▶ _SET TASK_
Turn every line of the records below into a numbered list, skipping blank lines and leaving out the pictures.

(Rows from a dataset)
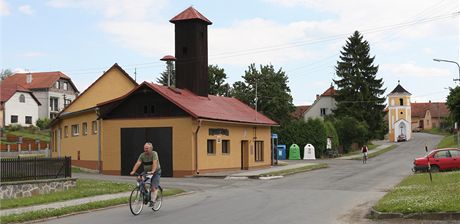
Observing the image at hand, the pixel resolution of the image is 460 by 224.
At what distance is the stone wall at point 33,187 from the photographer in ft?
62.2

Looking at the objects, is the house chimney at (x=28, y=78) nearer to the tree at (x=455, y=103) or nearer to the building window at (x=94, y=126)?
the building window at (x=94, y=126)

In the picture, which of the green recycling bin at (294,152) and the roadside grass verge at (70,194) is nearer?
the roadside grass verge at (70,194)

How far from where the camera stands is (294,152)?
5991 centimetres

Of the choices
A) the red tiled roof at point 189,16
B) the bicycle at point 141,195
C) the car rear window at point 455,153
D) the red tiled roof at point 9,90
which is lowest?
the bicycle at point 141,195

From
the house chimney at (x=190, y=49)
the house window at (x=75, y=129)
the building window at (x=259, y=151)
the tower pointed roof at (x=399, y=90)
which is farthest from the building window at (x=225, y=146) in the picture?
the tower pointed roof at (x=399, y=90)

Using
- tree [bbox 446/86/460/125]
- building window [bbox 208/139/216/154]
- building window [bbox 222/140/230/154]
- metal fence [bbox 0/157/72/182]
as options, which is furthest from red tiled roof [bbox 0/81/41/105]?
metal fence [bbox 0/157/72/182]

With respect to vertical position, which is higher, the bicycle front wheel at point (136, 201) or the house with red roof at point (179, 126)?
the house with red roof at point (179, 126)

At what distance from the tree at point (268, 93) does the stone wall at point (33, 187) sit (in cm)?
4899

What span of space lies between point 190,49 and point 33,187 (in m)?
20.1

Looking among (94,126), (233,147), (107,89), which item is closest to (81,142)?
(94,126)

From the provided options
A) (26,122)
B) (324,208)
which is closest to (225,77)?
(26,122)

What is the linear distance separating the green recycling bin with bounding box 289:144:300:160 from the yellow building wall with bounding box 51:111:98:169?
24080mm

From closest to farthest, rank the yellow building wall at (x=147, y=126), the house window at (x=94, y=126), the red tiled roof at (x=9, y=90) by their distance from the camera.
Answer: the yellow building wall at (x=147, y=126)
the house window at (x=94, y=126)
the red tiled roof at (x=9, y=90)

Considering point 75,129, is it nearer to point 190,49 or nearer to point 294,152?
point 190,49
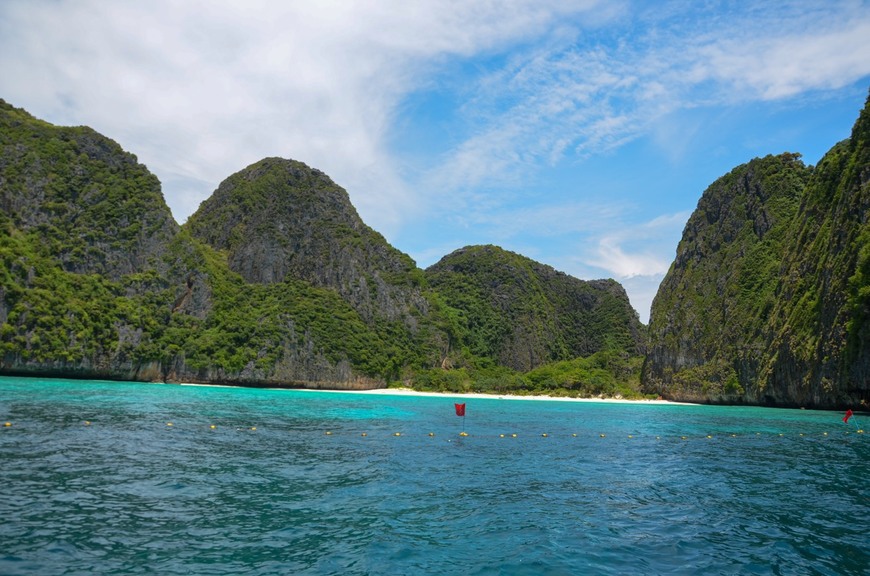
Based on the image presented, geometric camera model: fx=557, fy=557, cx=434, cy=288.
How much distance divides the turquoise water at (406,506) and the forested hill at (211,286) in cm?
8673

▶ _SOLUTION_
1. Observing the image at hand, the pixel resolution of the image is 460 by 224.
2. At what distance is the stone wall at point 33,187 from the photographer in ft?
3. 62.2
4. Looking at the objects, is the house chimney at (x=28, y=78) nearer to the tree at (x=455, y=103) or nearer to the building window at (x=94, y=126)?
5. the building window at (x=94, y=126)
6. In the picture, which of the green recycling bin at (294,152) and the roadside grass verge at (70,194) is nearer?
7. the roadside grass verge at (70,194)
8. How far from where the camera stands is (294,152)?
9. 5991 centimetres
10. Of the choices
11. A) the red tiled roof at point 189,16
12. B) the bicycle at point 141,195
13. C) the car rear window at point 455,153
14. D) the red tiled roof at point 9,90
15. which is lowest?
16. the bicycle at point 141,195
17. From
18. the house chimney at (x=190, y=49)
19. the house window at (x=75, y=129)
20. the building window at (x=259, y=151)
21. the tower pointed roof at (x=399, y=90)
22. which is farthest from the building window at (x=225, y=146) in the picture?
23. the tower pointed roof at (x=399, y=90)
24. Using
25. - tree [bbox 446/86/460/125]
26. - building window [bbox 208/139/216/154]
27. - building window [bbox 222/140/230/154]
28. - metal fence [bbox 0/157/72/182]
29. as options, which is furthest from red tiled roof [bbox 0/81/41/105]?
30. metal fence [bbox 0/157/72/182]
31. With respect to vertical position, which is higher, the bicycle front wheel at point (136, 201) or the house with red roof at point (179, 126)?
32. the house with red roof at point (179, 126)
33. At what distance from the tree at point (268, 93) does the stone wall at point (33, 187) sit (in cm)?
34. 4899
35. What span of space lies between point 190,49 and point 33,187 (in m)?
36. 20.1
37. Looking among (94,126), (233,147), (107,89), which item is closest to (81,142)?
38. (94,126)
39. From the provided options
40. A) (26,122)
41. B) (324,208)
42. which is closest to (225,77)?
43. (26,122)
44. What is the linear distance separating the green recycling bin with bounding box 289:144:300:160 from the yellow building wall with bounding box 51:111:98:169?
45. 24080mm
46. From closest to farthest, rank the yellow building wall at (x=147, y=126), the house window at (x=94, y=126), the red tiled roof at (x=9, y=90) by their distance from the camera.
47. Answer: the yellow building wall at (x=147, y=126)
48. the house window at (x=94, y=126)
49. the red tiled roof at (x=9, y=90)
50. Considering point 75,129, is it nearer to point 190,49 or nearer to point 294,152?
51. point 190,49
52. Based on the image presented, geometric camera model: fx=557, fy=557, cx=434, cy=288.
53. How much distance divides the turquoise water at (406,506) and the forested hill at (211,286) in cm?
54. 8673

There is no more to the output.